Page excerpt:
____

In Memoriam

Remembering Gerd Schroeter

Alan Sica

Canadian Journal of Sociology 24, 2 (Spring 1999)

To learn that someone has died unexpectedly or prematurely is always shocking, especially when the dead is so undeserving of a hasty departure. Gerd Schroeter’s sudden disappearance from the intellectual scene reminds me of how good he was at what he did, and how he overcame with laconic humor and honesty what Adorno called the “damaged life” — that bitter fruit of the Second World War. He was once characterized by a mutual friend of ours in Kansas as possessed of “an ear for the queer,” which I took to be a compliment as much as an analysis. He knew first-hand the peculiarities of history and odd quirks of fate, which visited him one last time long before they should have.

I last saw Gerd at the recent ASA meeting in Toronto after a lapse of a decade or so, and he seemed as agelessly congenial and sincerely engaging as ever. He was that slightly built kind of enduring creature who, with a twinkle in the eyes, one imagines will last forever, chattering on into his late 80s about earlier days long after most of his generation have disappeared. To have him slip away in the night, and without having had the chance for another talk or letter, is truly an unsettling event.

Recently the American Sociological Association agreed to help set up a national archive of sociological materials in the library at Penn State. Among the most interesting materials that will eventually be deposited there, I suspect, will be private letters sociologists have thought to preserve — which prompts the following archivally anchored tale, of the sort I think Gerd would have liked. During the mid-80s, Gerd and I shared the editing duties of a fledgling journal called History of Sociology, while I served as its amateur publisher. Its immediate predecessor was the Journal of the History of Sociology, begun in 1978. In its second year I was asked to become its book review editor, mainly because I had submitted a manuscript which argued that Weber and Pareto knew of each other and chose not to cite each other’s work — a contention which at the time was heretical and, I thought, somewhat provocative given their respective attitudes toward “the irrational” in social action.

____

Dataset:
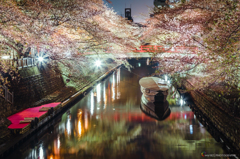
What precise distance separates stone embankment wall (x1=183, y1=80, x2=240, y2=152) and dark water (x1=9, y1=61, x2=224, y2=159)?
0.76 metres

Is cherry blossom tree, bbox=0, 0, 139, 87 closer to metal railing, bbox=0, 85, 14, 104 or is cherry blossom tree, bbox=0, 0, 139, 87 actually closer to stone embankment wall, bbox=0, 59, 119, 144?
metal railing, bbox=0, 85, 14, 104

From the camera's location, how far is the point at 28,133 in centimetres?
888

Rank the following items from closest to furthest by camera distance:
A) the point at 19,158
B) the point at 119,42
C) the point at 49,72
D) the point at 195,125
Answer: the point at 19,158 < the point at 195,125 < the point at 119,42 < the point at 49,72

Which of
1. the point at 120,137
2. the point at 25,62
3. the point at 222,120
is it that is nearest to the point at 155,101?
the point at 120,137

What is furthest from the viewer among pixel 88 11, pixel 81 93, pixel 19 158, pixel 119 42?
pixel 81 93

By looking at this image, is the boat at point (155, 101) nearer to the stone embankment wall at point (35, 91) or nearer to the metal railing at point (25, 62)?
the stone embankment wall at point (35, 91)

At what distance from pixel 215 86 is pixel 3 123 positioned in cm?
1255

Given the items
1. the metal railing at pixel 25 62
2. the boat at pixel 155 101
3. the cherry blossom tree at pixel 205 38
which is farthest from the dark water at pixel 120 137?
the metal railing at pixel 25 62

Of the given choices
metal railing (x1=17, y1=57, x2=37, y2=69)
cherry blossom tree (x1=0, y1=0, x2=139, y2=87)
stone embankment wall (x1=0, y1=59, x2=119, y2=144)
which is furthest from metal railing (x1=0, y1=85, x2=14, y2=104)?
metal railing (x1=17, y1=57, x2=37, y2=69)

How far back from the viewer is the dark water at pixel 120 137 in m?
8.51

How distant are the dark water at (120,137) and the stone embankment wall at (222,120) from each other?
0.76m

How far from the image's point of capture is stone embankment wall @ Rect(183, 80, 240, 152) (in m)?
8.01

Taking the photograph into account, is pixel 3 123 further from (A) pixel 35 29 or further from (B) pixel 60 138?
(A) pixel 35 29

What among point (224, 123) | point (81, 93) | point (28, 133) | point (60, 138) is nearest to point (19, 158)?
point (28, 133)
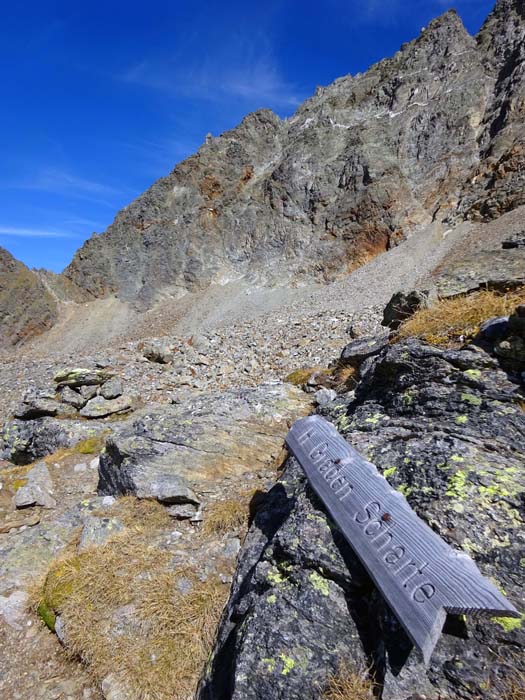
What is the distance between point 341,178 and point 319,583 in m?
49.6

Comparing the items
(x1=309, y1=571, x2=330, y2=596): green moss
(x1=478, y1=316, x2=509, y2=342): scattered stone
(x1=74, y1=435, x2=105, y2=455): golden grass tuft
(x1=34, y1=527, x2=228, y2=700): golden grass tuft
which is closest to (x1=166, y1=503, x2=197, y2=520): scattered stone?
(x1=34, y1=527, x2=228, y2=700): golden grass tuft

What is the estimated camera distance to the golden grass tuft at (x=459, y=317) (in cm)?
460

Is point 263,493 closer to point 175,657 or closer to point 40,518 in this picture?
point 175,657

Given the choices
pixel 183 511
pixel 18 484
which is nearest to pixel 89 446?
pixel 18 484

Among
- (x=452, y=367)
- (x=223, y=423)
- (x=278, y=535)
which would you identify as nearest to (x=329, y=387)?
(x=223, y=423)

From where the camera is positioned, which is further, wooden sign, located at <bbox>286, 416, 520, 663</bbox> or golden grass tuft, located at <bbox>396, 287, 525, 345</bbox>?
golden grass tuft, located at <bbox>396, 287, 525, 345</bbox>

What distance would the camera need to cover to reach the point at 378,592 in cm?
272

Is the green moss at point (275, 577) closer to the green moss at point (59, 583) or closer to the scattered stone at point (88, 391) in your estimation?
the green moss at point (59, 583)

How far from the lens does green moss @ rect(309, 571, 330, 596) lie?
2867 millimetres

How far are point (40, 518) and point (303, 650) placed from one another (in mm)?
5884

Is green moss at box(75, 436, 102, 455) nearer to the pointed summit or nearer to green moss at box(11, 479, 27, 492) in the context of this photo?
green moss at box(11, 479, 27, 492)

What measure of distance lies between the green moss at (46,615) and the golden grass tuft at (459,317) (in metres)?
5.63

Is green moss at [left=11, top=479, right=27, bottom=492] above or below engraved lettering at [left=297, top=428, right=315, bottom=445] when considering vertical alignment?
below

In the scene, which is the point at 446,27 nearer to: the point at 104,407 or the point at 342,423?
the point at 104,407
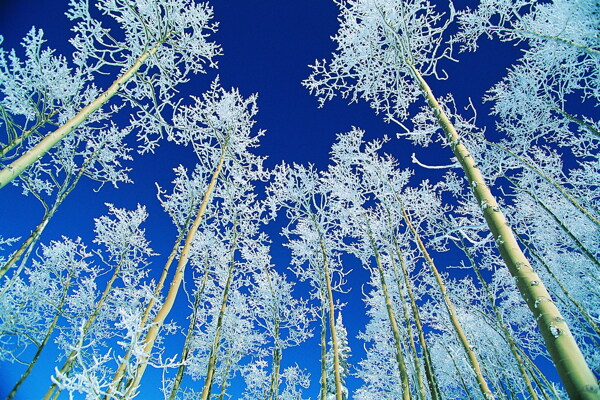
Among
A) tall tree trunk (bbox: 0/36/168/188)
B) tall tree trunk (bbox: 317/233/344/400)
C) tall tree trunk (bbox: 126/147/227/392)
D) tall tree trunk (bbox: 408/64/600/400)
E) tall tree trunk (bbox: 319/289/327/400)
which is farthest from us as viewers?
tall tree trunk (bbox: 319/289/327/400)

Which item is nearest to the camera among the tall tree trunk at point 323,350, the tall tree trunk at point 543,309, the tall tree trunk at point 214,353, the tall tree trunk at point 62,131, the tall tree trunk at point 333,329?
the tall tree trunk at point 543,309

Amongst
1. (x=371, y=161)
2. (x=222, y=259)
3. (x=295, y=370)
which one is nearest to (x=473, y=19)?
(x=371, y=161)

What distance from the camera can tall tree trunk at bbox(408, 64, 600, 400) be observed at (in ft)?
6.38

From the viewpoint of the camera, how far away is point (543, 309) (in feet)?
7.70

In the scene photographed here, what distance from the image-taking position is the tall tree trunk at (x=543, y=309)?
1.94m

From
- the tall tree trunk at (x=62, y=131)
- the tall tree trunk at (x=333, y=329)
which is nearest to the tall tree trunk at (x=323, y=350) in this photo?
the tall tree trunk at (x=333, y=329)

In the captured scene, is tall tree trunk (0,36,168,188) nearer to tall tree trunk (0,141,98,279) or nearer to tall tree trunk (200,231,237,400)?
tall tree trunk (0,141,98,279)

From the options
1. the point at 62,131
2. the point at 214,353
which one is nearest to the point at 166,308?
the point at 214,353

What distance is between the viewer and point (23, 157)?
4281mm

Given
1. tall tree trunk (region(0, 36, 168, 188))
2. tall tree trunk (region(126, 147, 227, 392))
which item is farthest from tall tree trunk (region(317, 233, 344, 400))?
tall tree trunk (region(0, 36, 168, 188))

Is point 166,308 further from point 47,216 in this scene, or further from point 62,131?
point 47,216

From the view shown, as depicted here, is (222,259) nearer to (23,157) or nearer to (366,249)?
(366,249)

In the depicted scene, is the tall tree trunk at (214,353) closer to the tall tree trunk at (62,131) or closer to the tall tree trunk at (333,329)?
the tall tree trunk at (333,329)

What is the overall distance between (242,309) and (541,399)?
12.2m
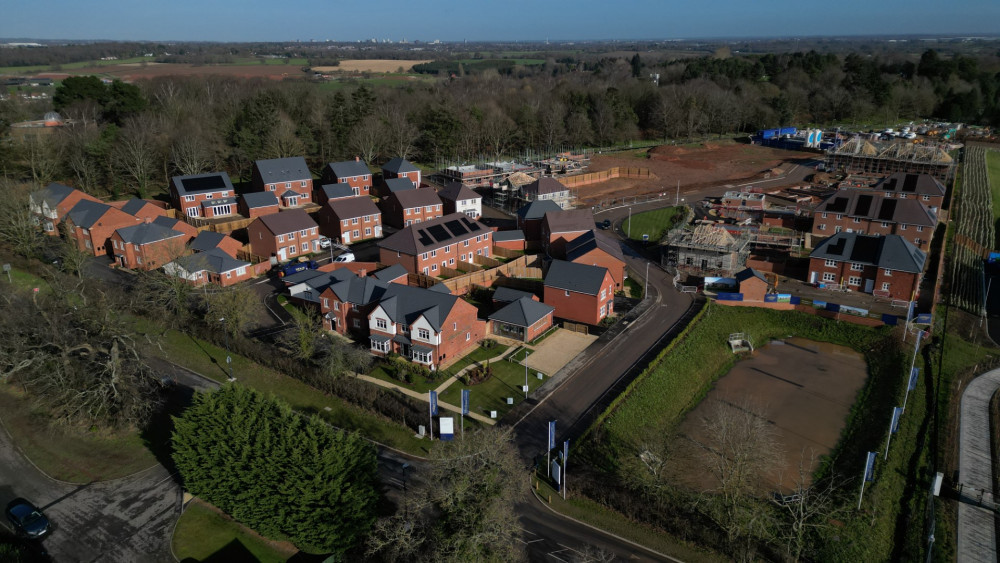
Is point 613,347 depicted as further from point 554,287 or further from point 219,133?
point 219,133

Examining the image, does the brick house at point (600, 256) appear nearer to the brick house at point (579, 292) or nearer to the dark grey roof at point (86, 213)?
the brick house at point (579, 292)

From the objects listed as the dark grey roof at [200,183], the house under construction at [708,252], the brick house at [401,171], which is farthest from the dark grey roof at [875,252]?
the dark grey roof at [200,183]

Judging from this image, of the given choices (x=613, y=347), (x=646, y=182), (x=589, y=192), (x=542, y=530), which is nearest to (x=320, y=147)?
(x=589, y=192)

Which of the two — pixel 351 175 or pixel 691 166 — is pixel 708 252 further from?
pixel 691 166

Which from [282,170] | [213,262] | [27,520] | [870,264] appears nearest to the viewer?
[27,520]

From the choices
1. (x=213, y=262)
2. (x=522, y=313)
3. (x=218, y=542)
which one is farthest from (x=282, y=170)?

____

Requirements:
(1) Print the part of the memorial tribute to Gerd Schroeter starting with "To learn that" and going on through "they should have.", word for word.
(2) Move the entries starting with the line with "Which of the" and going on through the end of the entries into your reply. Keep every request as it is, and add 72 to each number in the answer coordinates.

Responses to the tasks:
(1)
To learn that someone has died unexpectedly or prematurely is always shocking, especially when the dead is so undeserving of a hasty departure. Gerd Schroeter’s sudden disappearance from the intellectual scene reminds me of how good he was at what he did, and how he overcame with laconic humor and honesty what Adorno called the “damaged life” — that bitter fruit of the Second World War. He was once characterized by a mutual friend of ours in Kansas as possessed of “an ear for the queer,” which I took to be a compliment as much as an analysis. He knew first-hand the peculiarities of history and odd quirks of fate, which visited him one last time long before they should have.

(2)
Which of the two — pixel 351 175 or pixel 691 166 — is pixel 708 252 further from?
pixel 763 238

Which from [282,170] | [213,262] | [27,520] | [870,264] appears nearest to the viewer?
[99,592]

From the choices
1. (x=213, y=262)
2. (x=522, y=313)
3. (x=218, y=542)
which one is farthest from (x=282, y=170)?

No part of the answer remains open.